Join pitfall solution: Use distinct SKUs before joining
What are the options to solve our triple counting dilemma? First we need to only select distinct SKUs from the website before joining on other datasets.
Write a query to return the count of distinct productSKU from `data-to-insights.ecommerce.all_sessions_raw`
There are 1909 distinct SKUs.
Joining the data
Now we’re ready to join against our product inventory dataset.
I am doing a LEFT JOIN to include all records from the website table regardless of whether there is a match on a product inventory SKU record.
Many inventory SKU values are NULL.
Let’s see how many SKUs are missing from our product inventory set.
819 products are missing (SKU IS NULL) from our product inventory dataset. There are several reasons for this:
- Some SKUs could be digital products that we dont store in inventory
- Old products we sold in past website orders are no longer offered in current inventory
- Legitimate missing data from inventory and should be tracked
Now, let’s see if there are any products are in the product inventory dataset but missing from the website?

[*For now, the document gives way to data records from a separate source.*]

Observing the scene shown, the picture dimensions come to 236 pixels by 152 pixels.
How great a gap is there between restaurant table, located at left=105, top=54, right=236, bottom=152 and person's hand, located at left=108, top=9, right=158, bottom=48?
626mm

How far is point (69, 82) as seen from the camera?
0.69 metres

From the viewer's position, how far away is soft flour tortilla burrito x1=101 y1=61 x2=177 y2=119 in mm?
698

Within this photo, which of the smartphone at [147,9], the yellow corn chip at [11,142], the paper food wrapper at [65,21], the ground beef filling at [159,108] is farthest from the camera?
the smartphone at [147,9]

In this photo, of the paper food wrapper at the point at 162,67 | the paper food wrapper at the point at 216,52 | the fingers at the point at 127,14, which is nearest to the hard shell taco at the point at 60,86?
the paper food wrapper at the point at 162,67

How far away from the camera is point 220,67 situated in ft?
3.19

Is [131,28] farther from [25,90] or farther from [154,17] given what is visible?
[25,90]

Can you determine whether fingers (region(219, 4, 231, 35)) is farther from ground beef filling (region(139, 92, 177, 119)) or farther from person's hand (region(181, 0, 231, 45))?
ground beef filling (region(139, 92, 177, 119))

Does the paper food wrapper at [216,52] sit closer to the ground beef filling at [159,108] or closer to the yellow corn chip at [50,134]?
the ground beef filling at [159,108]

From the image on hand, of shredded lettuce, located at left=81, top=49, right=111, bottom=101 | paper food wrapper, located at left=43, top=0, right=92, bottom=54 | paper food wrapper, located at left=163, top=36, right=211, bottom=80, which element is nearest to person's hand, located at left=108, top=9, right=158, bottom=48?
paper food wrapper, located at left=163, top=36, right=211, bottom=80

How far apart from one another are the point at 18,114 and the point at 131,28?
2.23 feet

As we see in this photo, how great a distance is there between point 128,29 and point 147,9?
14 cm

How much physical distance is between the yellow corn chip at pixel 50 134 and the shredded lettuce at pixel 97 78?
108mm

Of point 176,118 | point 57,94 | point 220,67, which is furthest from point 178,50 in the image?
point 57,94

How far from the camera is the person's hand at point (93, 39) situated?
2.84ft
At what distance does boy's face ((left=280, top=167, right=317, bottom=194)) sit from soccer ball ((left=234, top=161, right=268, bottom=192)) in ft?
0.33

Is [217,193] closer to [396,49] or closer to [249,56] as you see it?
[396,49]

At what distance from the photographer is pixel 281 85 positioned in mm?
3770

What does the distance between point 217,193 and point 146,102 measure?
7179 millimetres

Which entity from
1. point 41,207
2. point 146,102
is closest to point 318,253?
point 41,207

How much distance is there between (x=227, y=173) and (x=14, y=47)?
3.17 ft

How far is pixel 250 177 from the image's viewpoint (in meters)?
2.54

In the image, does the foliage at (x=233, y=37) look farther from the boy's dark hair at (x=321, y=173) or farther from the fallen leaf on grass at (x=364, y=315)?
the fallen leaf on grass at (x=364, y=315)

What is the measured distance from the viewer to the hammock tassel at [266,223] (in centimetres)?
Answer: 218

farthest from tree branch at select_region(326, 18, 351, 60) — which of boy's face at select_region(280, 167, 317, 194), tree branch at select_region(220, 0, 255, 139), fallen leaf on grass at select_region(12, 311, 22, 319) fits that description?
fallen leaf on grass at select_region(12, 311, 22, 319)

There are two product SKUs missing from the website dataset.
The first product in the query results is a new product (no orders, no sentimentScore). The website dataset is past order transactions by customers brand new products which have never been sold and won’t show up in web analytics until they’re viewed or purchased.
What if you wanted one query that listed all products missing from either the website or inventory?
We can use a FULL JOIN.
We have our 819 + 2 = 821 product SKUs
LEFT JOIN + RIGHT JOIN = FULL JOIN which returns all records from both tables regardless of matching join keys. We then filter out where we have mismatches on either side.
We’ve successfully troubleshooted and solved some serious SQL join pitfalls by identifying duplicate records and knowing when to use each type of JOIN.